_TEXT PASSAGE_:
Views and In-Place Operations#
Producing a “View” of a Tensor#
MyGrad’s tensors exhibit the same view semantics and memory-sharing relationships as NumPy arrays. I.e. any (non-scalar) tensor produced via basic indexing will share memory with its parent.
>>> x = mg.tensor([1., 2., 3., 4.])
>>> y = x[:2] # the view: Tensor([1., 2.])
>>> y.base is x
True
>>> np.shares_memory(x, y)
True
Mutating shared data will propagate through views:
>>> y *= -1
>>> x
Tensor([-1., -2., 3., 4.])
>>> y
Tensor([-1., -2.])
And this view relationship will also manifest between the tensors’ gradients
>>> (x ** 2).backward()
>>> x.grad
array([-2., -4., 6., 8.])
>>> y.grad
array([-2., -4.])
In-Place Operations are not Efficient#
It is important to note that although MyGrad’s view semantics promote a rich parity with NumPy, certain aspects should be avoided in the interest of optimized performance. Namely, performing in-place operations on tensors is generally not more efficient than their non-mutating counterparts.

_GIVEN INFORMATION_:
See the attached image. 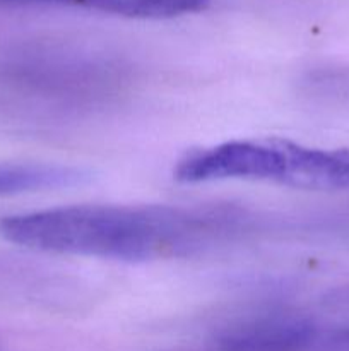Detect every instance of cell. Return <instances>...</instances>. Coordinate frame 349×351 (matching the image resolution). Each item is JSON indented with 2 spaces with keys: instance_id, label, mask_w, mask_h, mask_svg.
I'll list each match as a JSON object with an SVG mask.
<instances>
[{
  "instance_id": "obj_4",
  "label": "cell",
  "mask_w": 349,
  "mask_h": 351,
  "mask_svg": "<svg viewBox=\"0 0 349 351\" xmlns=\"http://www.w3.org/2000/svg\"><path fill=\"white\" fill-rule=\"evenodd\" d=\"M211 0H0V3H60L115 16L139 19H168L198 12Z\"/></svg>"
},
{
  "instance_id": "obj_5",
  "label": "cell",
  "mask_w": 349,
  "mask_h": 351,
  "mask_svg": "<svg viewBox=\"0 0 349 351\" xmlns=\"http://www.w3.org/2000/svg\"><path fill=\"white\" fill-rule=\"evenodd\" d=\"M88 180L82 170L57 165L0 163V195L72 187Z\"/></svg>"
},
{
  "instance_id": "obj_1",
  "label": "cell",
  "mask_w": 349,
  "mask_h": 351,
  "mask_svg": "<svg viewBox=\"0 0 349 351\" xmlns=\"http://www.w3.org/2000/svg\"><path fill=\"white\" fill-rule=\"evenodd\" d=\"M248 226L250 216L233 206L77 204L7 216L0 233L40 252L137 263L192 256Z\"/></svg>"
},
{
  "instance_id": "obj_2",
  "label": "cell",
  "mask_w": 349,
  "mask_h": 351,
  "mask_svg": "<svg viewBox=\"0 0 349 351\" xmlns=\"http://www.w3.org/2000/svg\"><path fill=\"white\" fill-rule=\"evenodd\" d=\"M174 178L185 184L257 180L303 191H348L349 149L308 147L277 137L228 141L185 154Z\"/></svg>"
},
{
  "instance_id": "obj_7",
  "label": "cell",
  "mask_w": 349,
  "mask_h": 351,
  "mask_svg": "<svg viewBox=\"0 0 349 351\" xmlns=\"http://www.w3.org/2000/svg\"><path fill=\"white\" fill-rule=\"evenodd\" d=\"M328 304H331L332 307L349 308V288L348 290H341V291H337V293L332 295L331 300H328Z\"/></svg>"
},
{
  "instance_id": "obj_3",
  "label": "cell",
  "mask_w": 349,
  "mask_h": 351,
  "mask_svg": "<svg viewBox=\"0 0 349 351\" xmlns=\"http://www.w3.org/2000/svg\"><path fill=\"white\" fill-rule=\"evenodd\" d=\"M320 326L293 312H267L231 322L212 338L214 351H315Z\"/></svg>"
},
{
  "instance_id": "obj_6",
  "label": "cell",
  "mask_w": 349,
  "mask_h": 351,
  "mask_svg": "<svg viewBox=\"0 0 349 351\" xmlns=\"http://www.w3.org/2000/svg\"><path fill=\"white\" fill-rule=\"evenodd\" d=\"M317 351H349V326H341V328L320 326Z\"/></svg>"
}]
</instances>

...

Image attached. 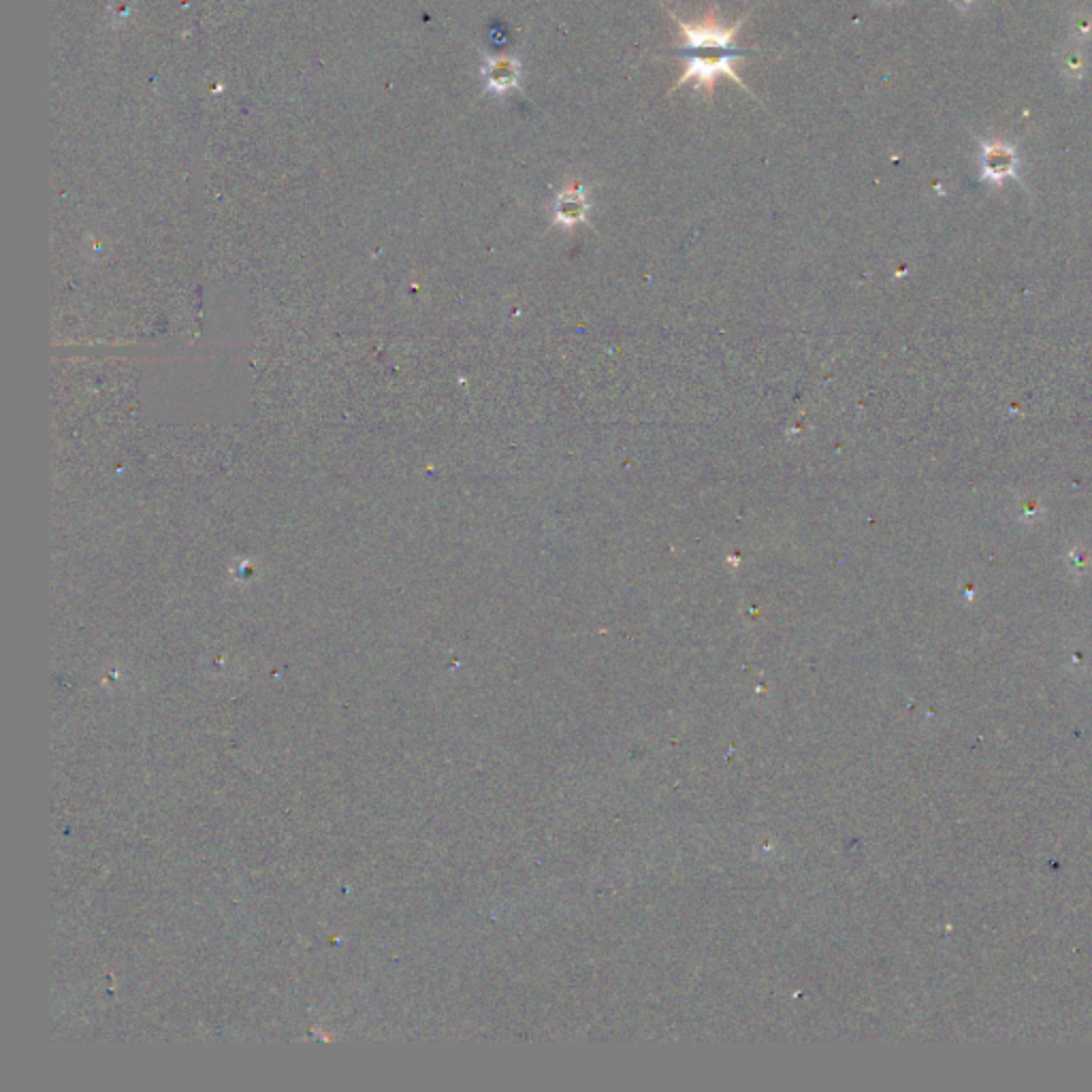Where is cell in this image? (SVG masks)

_SET EXERCISE 1_: What does the MyGrad text on views say about how efficient in-place operations on tensors are?
_SET EXERCISE 2_: In the MyGrad text on views, can you rewrite the part from "Views and In-Place" up to and including "with its parent.", putting "simple slicing" in place of "basic indexing"?
_SET EXERCISE 3_: Can you carry the MyGrad text on views and in-place operations forward from the point where it stops?

_ANSWER 1_: They are generally not more efficient than their non-mutating counterparts.

_ANSWER 2_:
Views and In-Place Operations#
Producing a “View” of a Tensor#
MyGrad’s tensors exhibit the same view semantics and memory-sharing relationships as NumPy arrays. I.e. any (non-scalar) tensor produced via simple slicing will share memory with its parent.

_ANSWER 3_:
This is because MyGrad has to track the state of tensors that are involved in a computational graph. Thus a mutated tensor must have its pre-augmented state stored for future reference; this defeats the performance benefit of writing to an array’s memory in-place. This is especially inefficient if you are mutating a tensor involved with multiple views of the same memory( By contrast, producing a view of a tensor is efficient as one would expect).
Thus these NumPy-like in-place semantics are supported by MyGrad not for the same performance purposes, but instead to support convenient and familiar code-patterns and to enable one to port NumPy code to MyGrad (or, in the future, inject MyGrad tensors into NumPy!!) and get the exact same behavior.
A final note: MyGrad’s in-place operations, when run under no_autodiff()
mode,
do not incur the extra costs noted above, and thus your code will benefit from the performance
benefits of in-place operations.